Voting yang digelar Majelis Umum PBB ini dilakukan setelah pekan lalu, Dewan Keamanan PBB gagal mengadopsi resolusi gencatan senjata di Jalur Gaza karena AS menggunakan hak vetonya untuk menolak resolusi tersebut. Kendati demikian, resolusi yang dihasilkan oleh Majelis Umum PBB ini bersifat tidak mengikat.
Negara-negara Arab sebelumnya mencetuskan digelarnya sidang khusus terbaru Majelis Umum PBB, yang bertujuan membangun tekanan terhadap Israel.
Disebutkan bahwa resolusi Majelis Umum PBB itu menyatakan kekhawatiran atas "situasi kemanusiaan yang sangat buruk di Jalur Gaza" kemudian "menuntut gencatan senjata kemanusiaan segera", dan menyerukan perlindungan warga sipil, akses kemanusiaan dan pembebasan semua sandera "segera dan tanpa syarat".
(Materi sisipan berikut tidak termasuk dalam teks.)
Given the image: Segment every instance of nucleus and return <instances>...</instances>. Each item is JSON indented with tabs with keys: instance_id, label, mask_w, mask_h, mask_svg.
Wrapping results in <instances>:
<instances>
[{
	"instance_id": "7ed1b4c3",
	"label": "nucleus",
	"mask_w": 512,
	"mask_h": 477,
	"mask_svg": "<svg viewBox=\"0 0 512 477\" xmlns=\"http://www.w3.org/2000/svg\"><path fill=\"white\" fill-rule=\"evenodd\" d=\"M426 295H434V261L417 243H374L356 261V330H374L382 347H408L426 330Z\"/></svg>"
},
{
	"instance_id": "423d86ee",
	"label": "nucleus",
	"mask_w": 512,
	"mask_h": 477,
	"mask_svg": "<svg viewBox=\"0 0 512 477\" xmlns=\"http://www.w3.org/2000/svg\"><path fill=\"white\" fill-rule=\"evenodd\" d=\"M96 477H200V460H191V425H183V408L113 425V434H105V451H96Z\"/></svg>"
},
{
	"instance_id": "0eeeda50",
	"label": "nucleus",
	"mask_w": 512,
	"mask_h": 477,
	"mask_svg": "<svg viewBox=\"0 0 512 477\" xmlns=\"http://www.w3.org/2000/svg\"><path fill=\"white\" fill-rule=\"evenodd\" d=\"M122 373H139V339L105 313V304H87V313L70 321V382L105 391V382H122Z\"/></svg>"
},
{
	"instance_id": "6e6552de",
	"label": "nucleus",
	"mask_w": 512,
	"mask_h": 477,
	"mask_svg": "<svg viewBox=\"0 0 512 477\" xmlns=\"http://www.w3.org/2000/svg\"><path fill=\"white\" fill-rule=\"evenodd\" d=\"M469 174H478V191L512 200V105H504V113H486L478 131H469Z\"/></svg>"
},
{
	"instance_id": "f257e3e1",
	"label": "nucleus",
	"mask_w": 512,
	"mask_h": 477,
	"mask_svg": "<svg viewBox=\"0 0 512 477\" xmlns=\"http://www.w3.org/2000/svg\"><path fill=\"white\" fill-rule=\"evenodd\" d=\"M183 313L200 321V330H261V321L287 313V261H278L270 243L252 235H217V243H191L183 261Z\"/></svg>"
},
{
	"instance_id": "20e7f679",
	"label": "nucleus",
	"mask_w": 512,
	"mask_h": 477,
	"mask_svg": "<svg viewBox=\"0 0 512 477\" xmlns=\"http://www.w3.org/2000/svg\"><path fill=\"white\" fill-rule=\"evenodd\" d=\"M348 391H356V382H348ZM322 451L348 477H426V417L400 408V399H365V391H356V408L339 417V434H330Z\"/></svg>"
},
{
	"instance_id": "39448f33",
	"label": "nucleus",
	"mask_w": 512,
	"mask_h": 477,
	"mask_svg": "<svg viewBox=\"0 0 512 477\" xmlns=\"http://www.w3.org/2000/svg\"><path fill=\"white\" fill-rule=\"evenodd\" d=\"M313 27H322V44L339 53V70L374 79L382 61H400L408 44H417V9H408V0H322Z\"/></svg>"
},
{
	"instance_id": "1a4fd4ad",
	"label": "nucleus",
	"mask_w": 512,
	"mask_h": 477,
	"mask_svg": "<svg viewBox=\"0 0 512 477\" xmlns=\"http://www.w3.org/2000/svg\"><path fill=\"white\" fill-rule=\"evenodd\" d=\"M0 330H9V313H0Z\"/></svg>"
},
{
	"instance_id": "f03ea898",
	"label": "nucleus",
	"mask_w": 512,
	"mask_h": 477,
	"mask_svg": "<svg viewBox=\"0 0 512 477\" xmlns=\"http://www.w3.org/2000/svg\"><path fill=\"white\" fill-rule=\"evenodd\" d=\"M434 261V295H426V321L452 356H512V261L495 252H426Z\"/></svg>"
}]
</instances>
Dari 193 negara anggota, sebanyak 153 negara mendukung seruan untuk menghentikan konflik di wilayah tersebut. Sementara, 10 negara menyatakan menolak, dan 23 negara termasuk Jerman dan Inggris, abstain. Siapa saja 10 negara tersebut?
- Austria
- Ceko
- Guatemala
- Israel
- Liberia
- Mikronesia
- Nauru
- Papua Nugini
- Paraguay
- Amerika Serikat
Perlu diketahui, beberapa jam sebelum pemungutan suara di Majelis Umum PBB dimulai, Presiden AS Joe Biden mengatakan bahwa Israel mulai kehilangan dukungan internasional karena serangan yang mereka lakukan di Gaza.
"Mereka mulai kehilangan dukungan itu,” katanya di hadapan para donor dalam sebuah acara kampanye di Washington.
Dalam pernyataan yang dinilai paling blak-blakan sejak konflik Gaza berlangsung, Biden juga mendesak Perdana Menteri Israel Benjamin Netanyahu untuk "memperkuat dan mengubah” pemerintahan garis kerasnya.
"Ini adalah pemerintahan paling konservatif dalam sejarah Israel,” kata Biden.
Menurut Biden, pemerintahan Netanyahu "tidak menginginkan solusi dua negara.” Padahal, solusi tersebut secara resmi telah didukung oleh Washington.